* Задание 1:
Перечислите всех людей, которых исходный документ ниже называет по фамилии. Каждого назовите один раз.
* Задание 2:
Ответьте по исходному документу ниже:
(a) Кто перевёл стихотворение с эпиграфом из Хади Такташа?
(b) Как называется стихотворение с «несколько фантасмагоричным» сюжетом?
(c) Кто перевёл это стихотворение?

И возможно это бессмертие благодаря людской любви и памяти, которыми проникнуты и строки Разиля Валеева о поэтах-предшественниках. Одному из его стихотворений предпослан эпиграф из Хади Такташа: «Мир прекрасен – и  потому // Не могу удержаться от крика…». Солидаризуясь с ним, поэт упоминает ещё одного своего предшественника: «Такташ, понятен мне такой восторг. // Улыбчив мир, он – как стихи Тукая» (пер. И. Фаликова). Заканчивается стихотворение утверждением характерной для Валеева мысли о «пространственно-временном» единстве и общности поэтических судеб: «…оттого что гонят нас года, // Опять бегут за горизонт дороги». Так – и вполне заслуженно! – собственная жизнь и творчество вписываются в общее пространство национальной поэзии. Об этой общности ведётся речь и в несколько фантасмагоричном сюжете стихотворения «В трамвае»: «Попасть бы с Арской стороны // в бессмертные поля! // К Тукаю, как к себе домой, // прибыть бы и – шабаш!» (пер. Р. Бухараева). Впрочем, у стихотворения такой финал: «В какой приехали мы край? // Ни друга, ни огня… // «Конечный пункт. Слезай давай!» - // и гонят вон меня». И хорошо, что это так: Дай Бог творить поэту долгие годы жизни, верой в которую, таким образом, оборачивается и это произведение!

* Сохранённые данные:
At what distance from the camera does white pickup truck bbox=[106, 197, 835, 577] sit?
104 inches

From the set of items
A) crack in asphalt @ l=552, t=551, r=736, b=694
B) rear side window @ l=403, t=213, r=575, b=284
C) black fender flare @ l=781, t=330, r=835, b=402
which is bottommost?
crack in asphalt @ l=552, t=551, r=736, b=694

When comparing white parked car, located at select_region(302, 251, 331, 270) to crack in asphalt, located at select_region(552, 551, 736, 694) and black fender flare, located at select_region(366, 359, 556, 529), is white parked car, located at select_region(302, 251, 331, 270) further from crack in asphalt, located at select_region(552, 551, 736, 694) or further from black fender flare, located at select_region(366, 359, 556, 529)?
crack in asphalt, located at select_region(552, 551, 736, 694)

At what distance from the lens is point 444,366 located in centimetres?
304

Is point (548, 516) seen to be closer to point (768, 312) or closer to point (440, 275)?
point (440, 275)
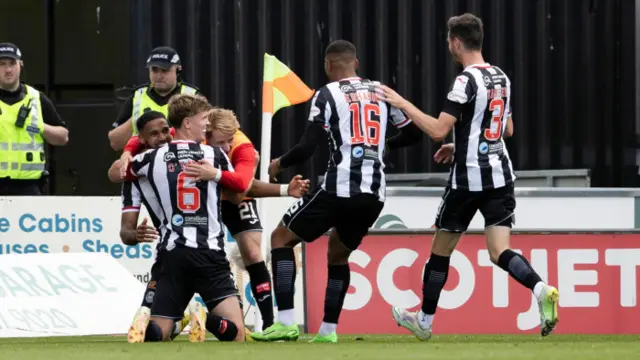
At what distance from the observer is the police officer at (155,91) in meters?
10.3

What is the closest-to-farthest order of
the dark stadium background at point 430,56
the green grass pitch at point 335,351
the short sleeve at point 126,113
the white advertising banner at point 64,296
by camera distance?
the green grass pitch at point 335,351 → the white advertising banner at point 64,296 → the short sleeve at point 126,113 → the dark stadium background at point 430,56

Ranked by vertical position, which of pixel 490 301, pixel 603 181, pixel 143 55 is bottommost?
pixel 490 301

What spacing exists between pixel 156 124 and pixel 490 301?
3.16 m

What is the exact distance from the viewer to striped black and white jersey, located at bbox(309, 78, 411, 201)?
8.43 m

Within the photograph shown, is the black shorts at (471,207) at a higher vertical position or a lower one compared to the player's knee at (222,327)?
higher

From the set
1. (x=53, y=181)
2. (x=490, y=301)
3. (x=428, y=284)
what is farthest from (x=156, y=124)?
(x=53, y=181)

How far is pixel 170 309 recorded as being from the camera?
812 centimetres

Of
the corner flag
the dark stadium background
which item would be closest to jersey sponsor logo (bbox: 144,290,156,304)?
the corner flag

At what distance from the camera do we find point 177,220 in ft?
26.5

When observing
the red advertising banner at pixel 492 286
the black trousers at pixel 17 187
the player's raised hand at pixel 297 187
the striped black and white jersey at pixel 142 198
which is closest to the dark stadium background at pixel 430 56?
the black trousers at pixel 17 187

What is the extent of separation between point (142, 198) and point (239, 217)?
2.85 ft

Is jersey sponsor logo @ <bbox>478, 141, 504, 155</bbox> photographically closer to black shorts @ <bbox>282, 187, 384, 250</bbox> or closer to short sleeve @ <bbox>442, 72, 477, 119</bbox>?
short sleeve @ <bbox>442, 72, 477, 119</bbox>

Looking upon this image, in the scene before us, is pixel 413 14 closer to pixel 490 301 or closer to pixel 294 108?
pixel 294 108

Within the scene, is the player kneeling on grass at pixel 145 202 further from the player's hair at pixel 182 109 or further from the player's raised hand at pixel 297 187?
the player's raised hand at pixel 297 187
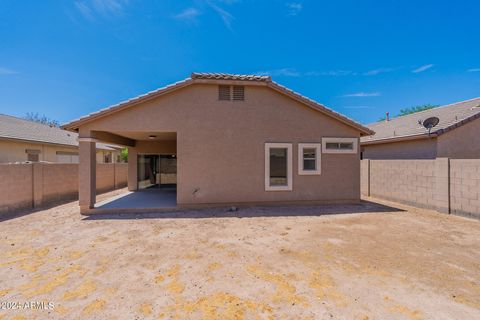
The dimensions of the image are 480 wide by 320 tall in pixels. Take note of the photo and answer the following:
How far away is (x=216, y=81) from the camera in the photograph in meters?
9.23

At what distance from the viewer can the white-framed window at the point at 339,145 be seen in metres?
10.2

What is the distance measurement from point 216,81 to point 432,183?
395 inches

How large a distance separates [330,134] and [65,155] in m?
20.0

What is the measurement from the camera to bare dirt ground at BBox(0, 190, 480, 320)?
325 cm

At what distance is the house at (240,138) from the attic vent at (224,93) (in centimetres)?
4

* Решение задачи 1:
Разиль Валеев
Хади Такташ
Тукай
И. Фаликов
Р. Бухараев

* Решение задачи 2:
(a) И. Фаликов.
(b) «В трамвае».
(c) Р. Бухараев.